Peter can dish it out, too!




Most of us are fascinated, perhaps even in a puerile manner, at Paul's rebuke of Peter at Antioch as recorded in Gal. 2:11-21.

But let us not forget that Peter could dish it out as well. In fact, Peter gives perhaps the strongest rebuke recorded in the New Testament.  It comes in his second sermon as recorded in Acts 3:11-25 (his first being the Pentecost sermon.)

The segue into the sermon is the healing of the man who was lame from birth (
 “He went walking and leaping and praising God” ). Later the man came and clung to Peter and John. This was a normal human response, not a theological statement. The man’s theology was solid: He praised God, not the apostles.

The people who converged on the scene, and who were aware that a man who was lame from birth was now ready for So you think you can Horah? were understandably amazed and ready to lavish Peter and John with praise. Here Peter begins the crescendo of his sharp rebuke. “Why are you amazed?” Peter asks, which he means rhetorically, otherwise the correct response would have been “well, duh!”

Peter then tells them why they should not have been amazed, and he does so with Holy Spirit inspired genius.  He begins by compactifying (as opposed to scripture quoting) the Old Testament in a way that would have been far more striking to his audience than it is to us. (Well, to me anyway.) Peter begins with:
The God of Abraham, Isaac and Jacob, the God of our fathers, has glorified His servant Jesus,
Peter identifies Jesus first by his association with Yahweh, but the specific description he attaches is not Son or King or Prophet but servant. This is a clear reference to Isaiah 53, and would have been the same as simply saying the Messiah, but the teacher in me appreciates that Peter's approach was pedagogically superior.  Perhaps for those too dense to connect the obvious dots, Peter throws in more Old Testament messianic titles: the Holy One and the Righteous One.
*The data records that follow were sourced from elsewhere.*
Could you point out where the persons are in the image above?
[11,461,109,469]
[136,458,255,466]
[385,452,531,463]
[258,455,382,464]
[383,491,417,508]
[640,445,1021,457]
Then comes the culmination of the rebuke. Peter informs them that it was not he and, but rather this Jesus, the very Messiah, whose power, manifested through faith, healed the lame man.  But Peter doesn’t stop there. He goes on: And you know what? You killed him. Pilate wanted to free him and yet you chose a murderer over the Messiah.

Ouch. That would deflate anyone’s balloon.


1 comment:

  1. And this was after Pentecost. I wonder if there was a similar response.